Вот такую историю рассказал Брайдс супруге. Та лишь жалостливо вздохнула. Впервые ей стало по-настоящему жаль мужа. Два года он не видел родного дома, страдая от ошибочной молвы. Вот почему иногда у него были такие усталые глаза. Глаза, полные тоски по утраченному счастью.
Теперь до его дома было рукой подать. Но чем ближе они подходили к нему, тем опаснее становилось. Будет ли он так же рад видеть беглого раба, как и до его преступления? Ни Брайдс, ни его жена этого не знали. Но шли, ведь от начала их путешествия их отделяло огромное расстояние. Ни назад повернуть, ни на месте остаться.
Экливена уже потеряла счёт времени. Казалось, солнце хотело дотла спалить её, всё время прибавляя жар. Теперь они были одни посреди всей пустыни. Брайдсу-то всё нипочём, но у Ливи вскоре закружилась голова. Очень хотелось пить, дышалось всё труднее, сердце билось очень часто, и тяжело было сфокусировать взгляд.
Бывший телохранитель видел, что его жена не справляется с жарой. Она еле передвигала ноги, шла, сутулясь, и часто падала. Он понимал, что девушка, не привыкшая к хождению по пустыне, слишком перегрелась на солнце. Поэтому парень, не взирая на протест Экливены – хотя, как она в таком состоянии могла протестовать – аккуратно уложил её себе на руки. Для него она не была слишком тяжёлой: и не такие тяжести он поднимал, когда в двенадцать лет его отправили из дворца графа в военный лагерь, чтобы там он выучился и стал настоящим телохранителем. А больше он никем стать не мог, поэтому пять лет трудился до седьмого пота, чтобы затем встретиться вновь с Агатом и служить ему верой и правдой.

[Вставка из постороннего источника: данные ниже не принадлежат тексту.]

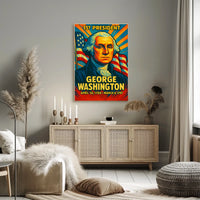 George Washington 1st President of the United States Colorful Comic Book Style Poster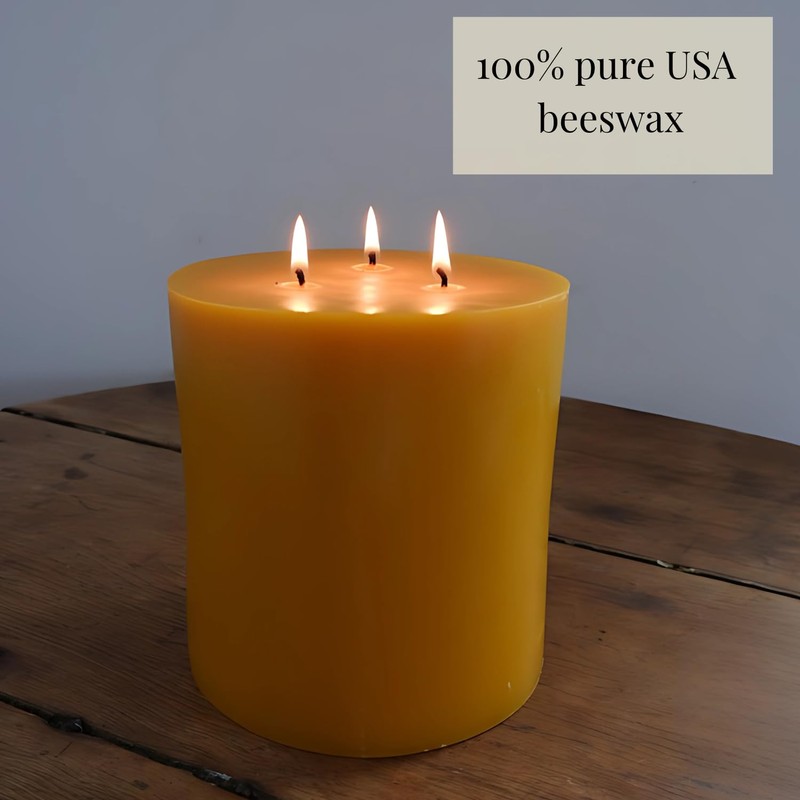 Candlestock 100% USA Beeswax Pillar Candle – Handmade in Woodstock,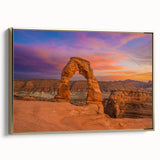 Framed canvas wall art featuring a landscape painting of Arches National Park in Utah with muted earth tones.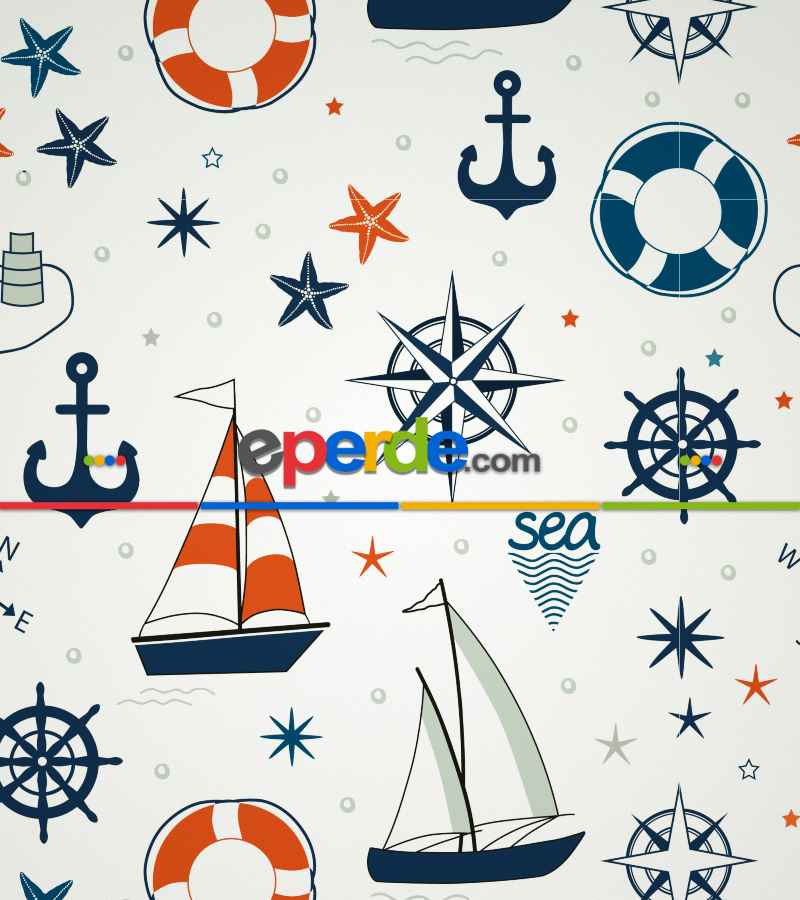 Denizci Desenli Baskılı Stor Perde- Lacivert-kırmızı-ekru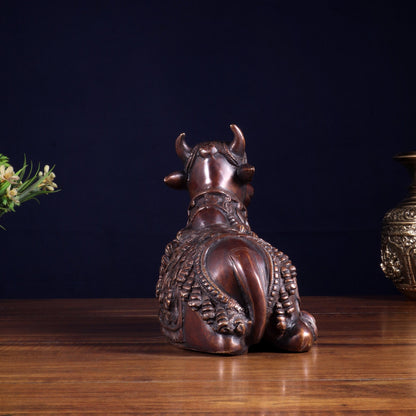 Pure Brass Engraved Nandi Statue – 10" Dark brown - Budhshiv.com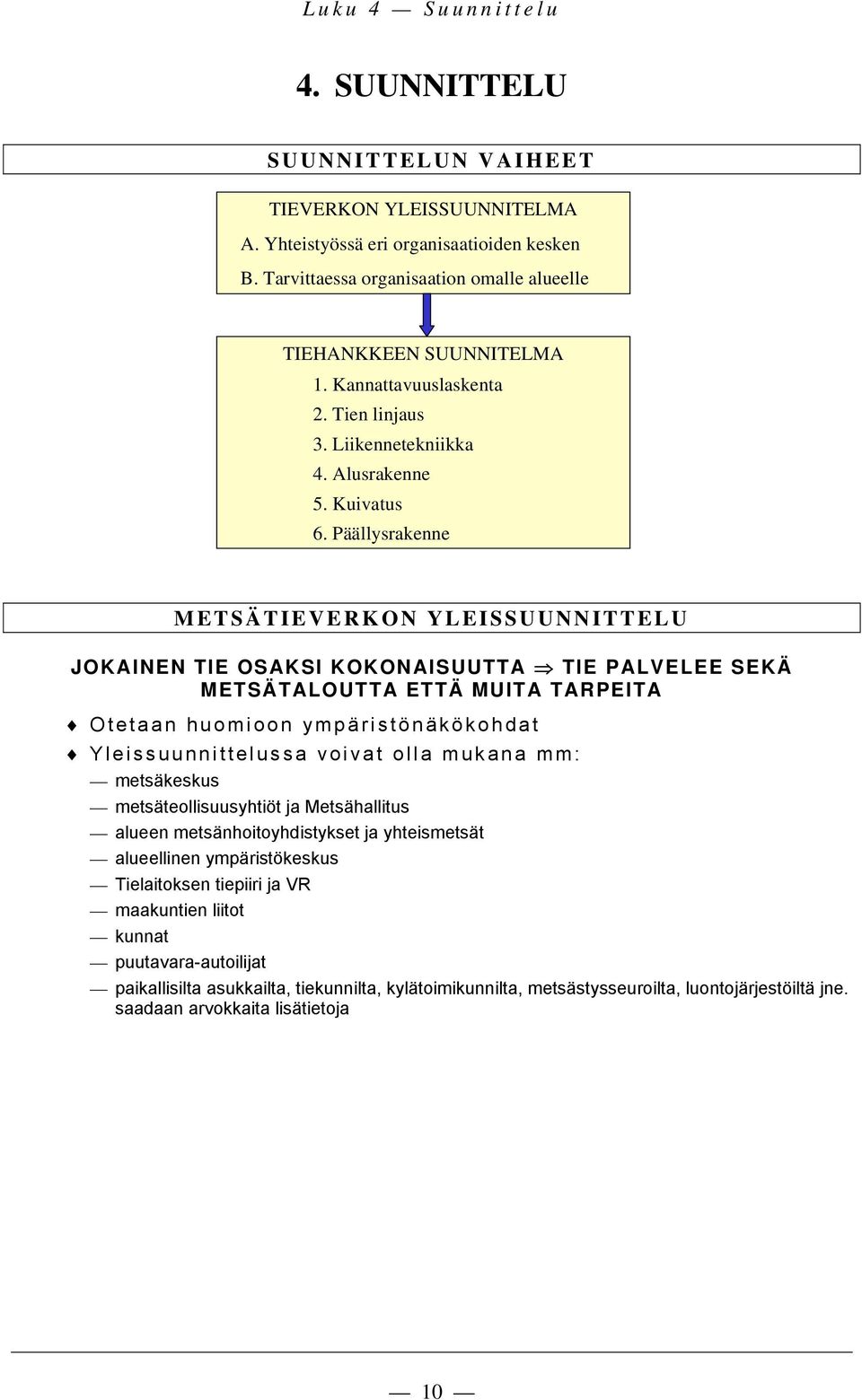 Päällysrakenne METSÄTIEVERKON YLEISSUUNNITTELU JOKAINEN TIE OSAKSI KOKONAISUUTTA TIE PALVELEE SEKÄ METSÄTALOUTTA ETTÄ MUITA TARPEITA Otetaan huomioon ympäristönäkökohdat Yleissuunnittelussa voivat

А вот Экливене, не привыкшей к изнурительному физическому труду, было по-настоящему тяжело, когда она на своём плече тащила его, больного, по заснеженному лесу после того, как их карета разбилась. Брайдс вдруг почувствовал, что всё повторяется. Сначала она помогла ему справиться с непривычным климатом, теперь настал его черёд.
Ливи иногда тихо поскуливала на его руках. Она уже не понимала, что происходит, но пока ещё сознание не покинуло её. Горячая кожа девушки жгла руки. Брайдсу самому солнце начинало подпекать макушку. Где же эта городская стена?
***
Графиня Аледа находилась в прачечной, наблюдая за работой служанок и дружески беседуя с ними, как такая же, как и они, рабыня. В последнее время она всё чаще стала выходить за рамки субординации. А что ещё ей оставалось делать? Иначе можно было помереть со скуки.